I am turning into a curmudgeon. I think things like Turn down your music! and Cover your mouth!, and I’m sure it’s only a matter of time before I have my very own You kids get off my lawn! Clint-Eastwood-movie-moment. Is it possible to be more generally accepting of the fact that we’re all human at the same time as being less tolerant of the particulars? Because that’s where I think I am…

All work and no play…

… is never going to be my plan again.

It’s been great to have a break, and re-entry is going pretty well, partly because I’m finally understanding that work/rest is not a zero-sum game. I know, I know (*shakes head*). But I’ve always been the kind of person who hunkers down, gets stubborn and just works harder, just works more, just gets it done. That turns out to be a great strategy for maintaining straight A’s in the midst of family crisis, or driving 800 miles in a stickshift car with one’s injured and bandaged left foot propped on a box, or nerving oneself up for yet another revision of the screenplay…. but it’s not such a great strategy for long-term everyday life.

And so although re-entry requires that I once again embrace concepts like schedule and priority and portion control (sigh), I’m making damn sure that it holds tight as well to go to the park and watch a movie and drink tea in the sun with a book for 20 minutes. In service of this, I have scheduled my workload — wait for it — one project at a time ( I know! Is that an amazing idea, or what?).

I keep trying to learn this lesson. Let’s see how it plays out this time around.

In Seattle? Get your photo on…

Our fabulous photographer friend Jennifer Durham is currently running a special for individual or family portraits. If you or someone you know is in Seattle, considering giving yourself/them the gift of good pictures of themselves. It’s a great Father’s Day gift as well as a lovely idea for family portraits or special occasions.

Seriously, making people look great in photos is a talent. Jennifer has the ability to make us all look our best: call me vain, but, well, I like looking my best. It’s not that I want the map of my life airbrushed out of my face — I earned those lines and I have mostly liked the journey. But I do want to look like what I think of as myself — I want to see on the outside what I feel myself to be on the inside. Jennifer’s great at that. She took the photo that Nicola uses on Ask Nicola, and I think it looks just like her, outside and inside (and you can see it in the banner over at Jennifer’s special offer.

So. If you’re in town, go get you some of that. It’ll only take 15 minutes, and it will make you feel great.

**TASK BRIEF:** Can you extract, word for word, everything in the blog post above from "And so although" down to "idea, or what?)."?

**RECORDED INFORMATION:**
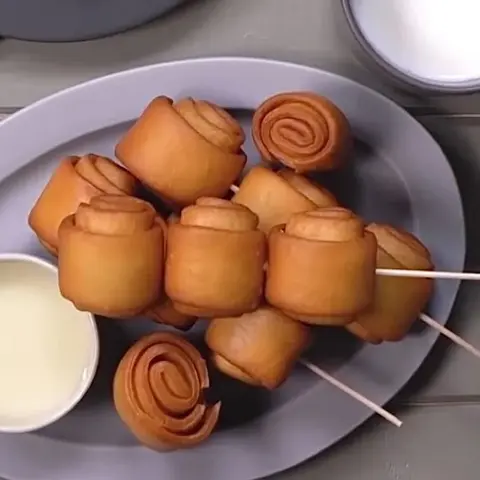 Hình ảnh Bánh bao sữa chiên - 6 cái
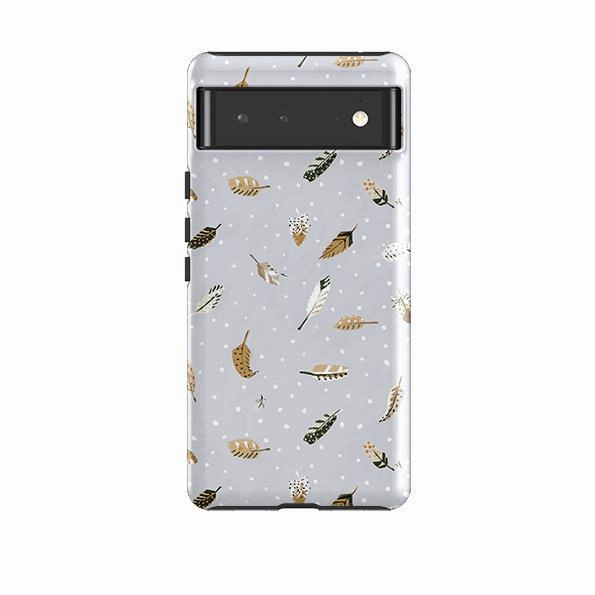 Google Tough Case -  Feathers Fly By Sarah Campbell Compact Fit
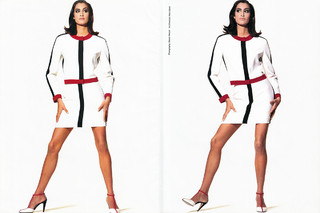 Yasmeen Ghauri feet photo 16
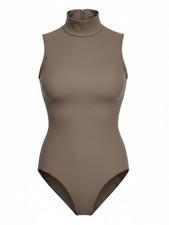 Weissman Mock Neck Sleeveless Dance Leotard Style MT12070 in Adult Small SA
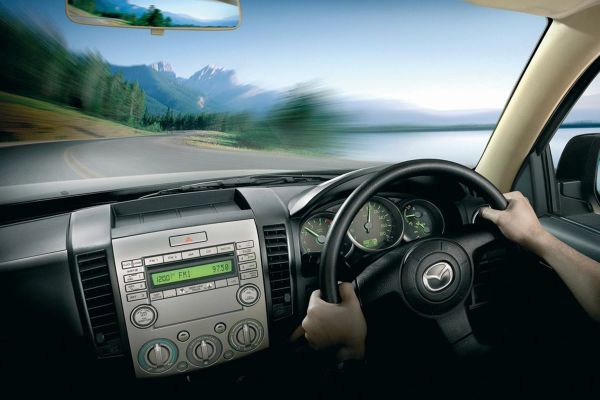 Mazda BT-50 อย่างเป็นทางการ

**ANSWER FOR THE TASK:**
And so although re-entry requires that I once again embrace concepts like schedule and priority and portion control (sigh), I’m making damn sure that it holds tight as well to go to the park and watch a movie and drink tea in the sun with a book for 20 minutes. In service of this, I have scheduled my workload — wait for it — one project at a time ( I know! Is that an amazing idea, or what?).